Kanser hastasının bakım ve kalite kriterlerinin görünür kılınması önemli.Bakım ve tedavide şeffaflık esası getirilmelidir diyen Norveçli araştırmacı çok haklı. Demokrasi oy vermek değil, günlük hayatta başımıza gelenlere devletin gösterdiği tepki ve yardım. Bu şeffaflık sağlanırsa hastaneler de kendilerine çekidüzen vermek zorunda kalıyorlar. Slogan “kıyaslanabilir şeffaflık”! Bunun için topluma,sivil örgütlenmeler güvenilmesi ve ortak çalışılması gerekiyor.
Burada “pozitif” ve “negatif” hastane kavramları kullanıldı. Hastanelerin kendilerini hasta odaklı ve hastaların bakış açısına,ihtiyaçlarına göre geliştirmesi amaçlanıyor. Kanser hastası kriterlerine uyan hastanelere “yeşil nokta” ödülü ve amblemi veriliyor. İtalyan devleti kanser hastasının hakları diye ayrı bir kitapçık basmış.İmrenerek bakıyorum. Yasalarla kanser hastalarına iş imkanı sağlanıyor. Genellikle yarı-zamanlı bu iş sağlama gerekirse tam zamanlı da olabiliyor. Sloganları; “kansere karşı en iyi silah yasadır”.
Hastanın yaşam kalitesi ve palyatif bakım konuşması 250 dinleyiciyi topladı ve bir çoğu kapılarda kaldı. Doktorlarla hastaların bakış açısı ayni mi acaba yaşam kalitesi kriterleri açısından diye sordular. Doktorlar bundan dolayı bir benlik krizine girmedi!

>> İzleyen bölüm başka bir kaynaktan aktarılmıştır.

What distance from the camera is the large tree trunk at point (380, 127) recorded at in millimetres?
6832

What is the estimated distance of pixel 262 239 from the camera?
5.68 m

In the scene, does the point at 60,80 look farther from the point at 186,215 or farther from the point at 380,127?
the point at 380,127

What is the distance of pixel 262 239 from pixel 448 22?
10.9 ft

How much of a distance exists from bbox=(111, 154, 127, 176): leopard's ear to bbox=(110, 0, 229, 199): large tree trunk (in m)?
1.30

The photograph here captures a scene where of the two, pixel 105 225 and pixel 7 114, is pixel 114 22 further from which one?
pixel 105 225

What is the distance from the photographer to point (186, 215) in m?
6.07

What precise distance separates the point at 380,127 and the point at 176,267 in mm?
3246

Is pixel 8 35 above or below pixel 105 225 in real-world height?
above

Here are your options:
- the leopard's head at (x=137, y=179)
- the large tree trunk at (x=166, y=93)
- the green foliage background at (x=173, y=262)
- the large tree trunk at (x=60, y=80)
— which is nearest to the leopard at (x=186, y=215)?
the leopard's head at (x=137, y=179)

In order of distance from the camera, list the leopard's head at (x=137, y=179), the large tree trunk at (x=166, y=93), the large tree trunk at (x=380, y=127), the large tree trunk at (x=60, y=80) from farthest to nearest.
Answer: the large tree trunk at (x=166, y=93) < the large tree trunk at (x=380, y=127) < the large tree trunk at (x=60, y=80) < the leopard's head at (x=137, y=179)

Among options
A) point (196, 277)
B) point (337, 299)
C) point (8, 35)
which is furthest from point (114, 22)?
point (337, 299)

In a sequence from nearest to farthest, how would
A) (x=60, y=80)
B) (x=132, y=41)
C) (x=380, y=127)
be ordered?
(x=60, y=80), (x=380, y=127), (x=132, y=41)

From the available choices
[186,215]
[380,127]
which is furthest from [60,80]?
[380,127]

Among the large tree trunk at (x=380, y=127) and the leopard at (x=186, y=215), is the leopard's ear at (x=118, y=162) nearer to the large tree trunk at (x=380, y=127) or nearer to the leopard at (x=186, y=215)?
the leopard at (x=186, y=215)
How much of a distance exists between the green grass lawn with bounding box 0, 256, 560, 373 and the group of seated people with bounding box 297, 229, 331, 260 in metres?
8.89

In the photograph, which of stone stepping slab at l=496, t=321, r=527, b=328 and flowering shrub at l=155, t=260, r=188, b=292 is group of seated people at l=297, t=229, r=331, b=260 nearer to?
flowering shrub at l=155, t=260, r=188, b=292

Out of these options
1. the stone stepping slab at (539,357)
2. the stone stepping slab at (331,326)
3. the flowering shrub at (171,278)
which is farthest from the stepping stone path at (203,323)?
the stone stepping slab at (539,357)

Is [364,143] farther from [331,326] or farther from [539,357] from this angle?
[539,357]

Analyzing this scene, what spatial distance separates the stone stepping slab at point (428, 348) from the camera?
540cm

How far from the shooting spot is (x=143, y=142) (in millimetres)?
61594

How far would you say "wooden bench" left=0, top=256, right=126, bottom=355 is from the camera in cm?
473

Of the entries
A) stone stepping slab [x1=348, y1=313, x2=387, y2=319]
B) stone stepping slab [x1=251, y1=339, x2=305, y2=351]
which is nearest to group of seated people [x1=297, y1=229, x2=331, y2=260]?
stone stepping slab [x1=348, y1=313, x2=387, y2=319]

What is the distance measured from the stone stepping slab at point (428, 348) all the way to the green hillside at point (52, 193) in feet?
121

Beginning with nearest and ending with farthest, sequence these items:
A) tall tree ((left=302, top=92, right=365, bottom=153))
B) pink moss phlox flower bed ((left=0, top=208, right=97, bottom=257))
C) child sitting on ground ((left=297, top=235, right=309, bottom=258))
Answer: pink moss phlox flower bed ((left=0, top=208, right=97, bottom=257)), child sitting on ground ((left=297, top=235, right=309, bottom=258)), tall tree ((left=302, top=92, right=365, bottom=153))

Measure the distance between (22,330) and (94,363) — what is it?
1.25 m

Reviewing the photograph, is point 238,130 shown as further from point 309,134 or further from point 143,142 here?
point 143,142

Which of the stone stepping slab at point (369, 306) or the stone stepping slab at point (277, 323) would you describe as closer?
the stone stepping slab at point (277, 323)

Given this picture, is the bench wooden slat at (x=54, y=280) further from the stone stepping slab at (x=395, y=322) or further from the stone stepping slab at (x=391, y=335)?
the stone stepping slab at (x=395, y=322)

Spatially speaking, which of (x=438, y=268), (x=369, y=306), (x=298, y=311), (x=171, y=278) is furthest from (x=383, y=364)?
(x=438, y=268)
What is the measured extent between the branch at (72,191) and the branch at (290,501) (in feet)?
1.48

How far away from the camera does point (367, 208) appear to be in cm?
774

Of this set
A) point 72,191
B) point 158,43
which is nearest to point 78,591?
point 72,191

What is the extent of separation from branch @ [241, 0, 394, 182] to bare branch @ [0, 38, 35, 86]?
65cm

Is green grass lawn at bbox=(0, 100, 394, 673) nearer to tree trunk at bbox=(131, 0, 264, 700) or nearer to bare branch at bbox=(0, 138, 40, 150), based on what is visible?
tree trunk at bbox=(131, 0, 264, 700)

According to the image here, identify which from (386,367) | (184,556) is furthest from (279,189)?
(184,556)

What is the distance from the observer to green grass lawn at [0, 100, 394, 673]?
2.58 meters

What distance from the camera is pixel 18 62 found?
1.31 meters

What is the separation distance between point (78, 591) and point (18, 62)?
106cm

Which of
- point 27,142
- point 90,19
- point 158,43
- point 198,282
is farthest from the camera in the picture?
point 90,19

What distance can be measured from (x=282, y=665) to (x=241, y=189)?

Kongre boyunca iki şey devamlı vurgulandı:Hasta tedavinin bir parçasıdır.Karar vericilikte yeri olduğunu bilmelidir. Diğeri de, ilaçların ve tedavinin bireyselleştirilmesi konusu. Kişiye özel hale getirilmesi. Bu iki konuyu yıllardır Pembe Hanım derneği olarak dile getiriyor ve savunuculuğunu yapıyorum. 24 Ekim’de yapacağımız “Hastayım Haklarım Var” çalıştayımız da bunu geniş bir şekilde işleyeceğiz.